Your answer must be an exact copy of the lines from the one containing "Pokal-Symbol vektor" through the last line of the records below, with no pictures; please include nothing else.

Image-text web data
-.-.-
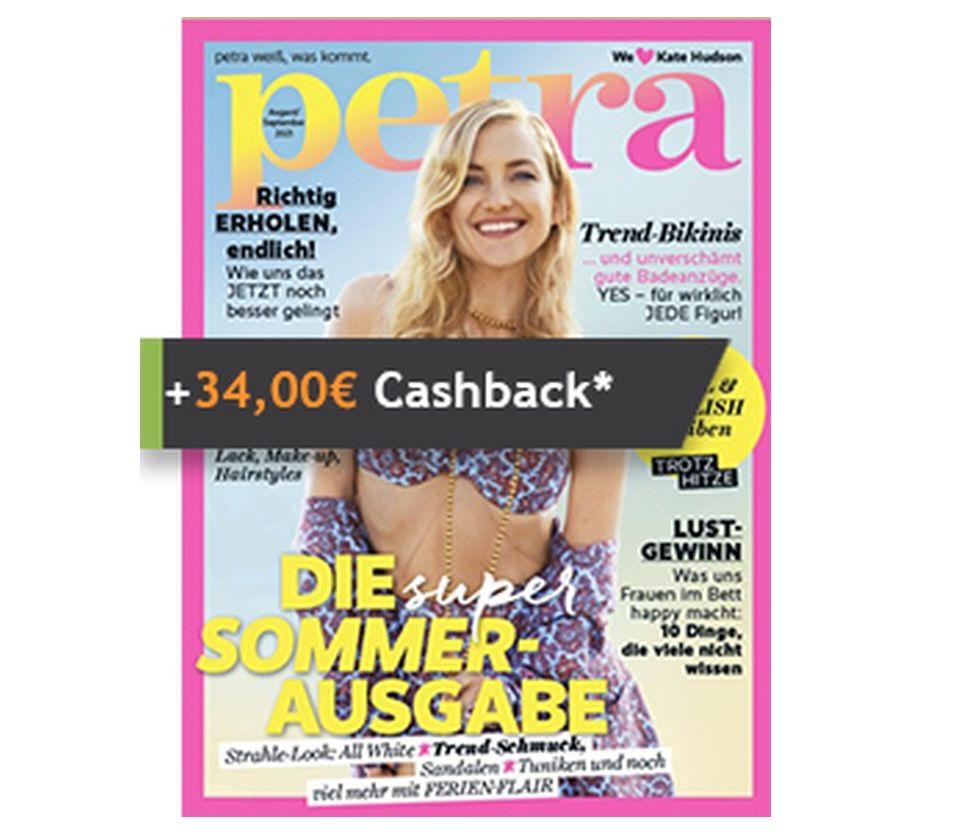 """10 Ausgaben """"Petra"""" im Jahresabo für 34€ + Prämie: 34€ Cashback"""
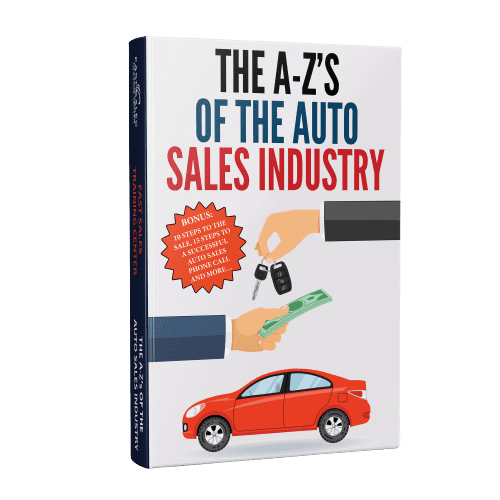 3D_NEW_The_A-Z_of_the_Auto_Sales_Industry_Cover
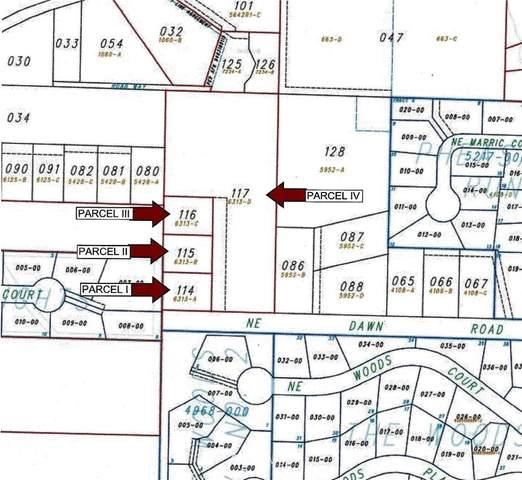 0 NE Dawn Road, Bremerton, WA 98311 (#1676108) :: Becky Barrick & Associates, Keller Williams Realty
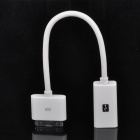 iPad to USB Host Adapter Cable Camera Connection Kit - White (20.5cm-Length)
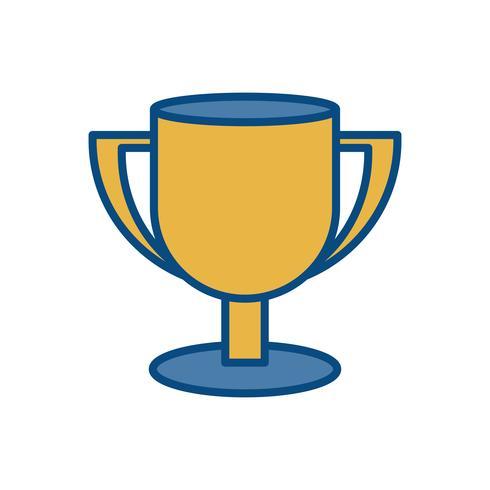 Pokal-Symbol vektor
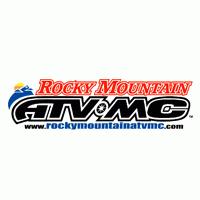 Rocky Mountain ATV/MC Coupons & Promo Codes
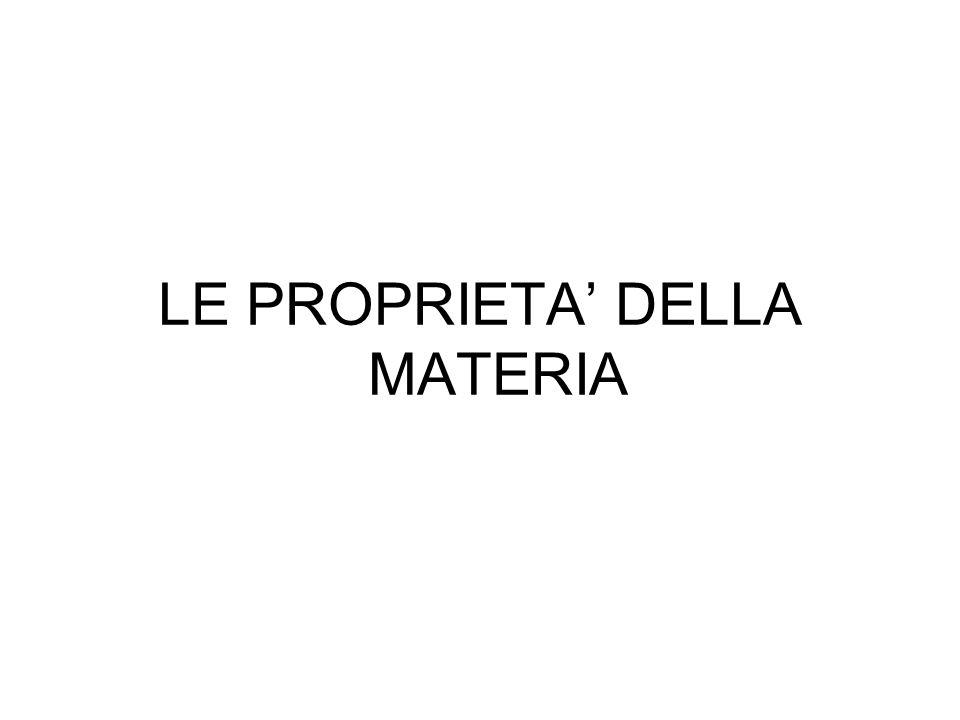 LE PROPRIETA' DELLA MATERIA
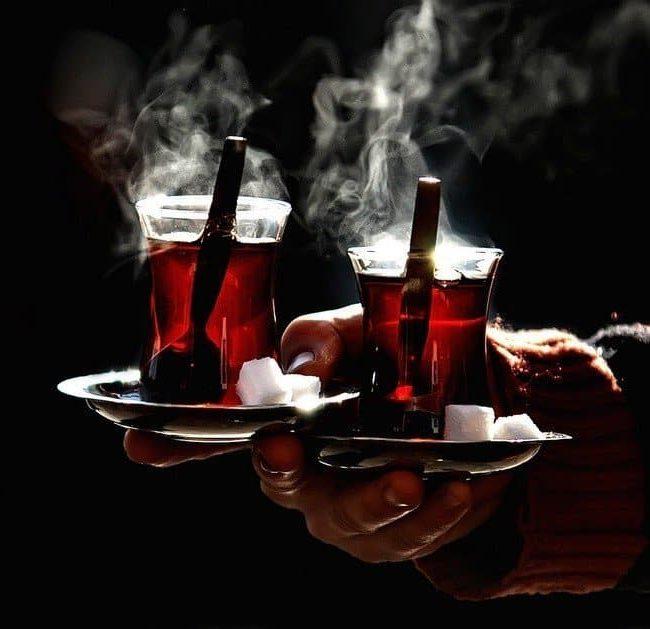 Turkish Drink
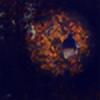 ninab-art's avatar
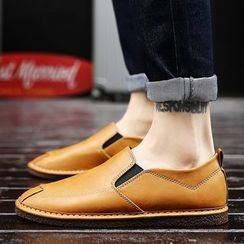 Chariot - Faux-Leather Loafers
-.-.-
▶ _YOUR SOLUTION_
 Pokal-Symbol vektor
 Rocky Mountain ATV/MC Coupons & Promo Codes
 LE PROPRIETA' DELLA MATERIA
 Turkish Drink
 ninab-art's avatar
 Chariot - Faux-Leather Loafers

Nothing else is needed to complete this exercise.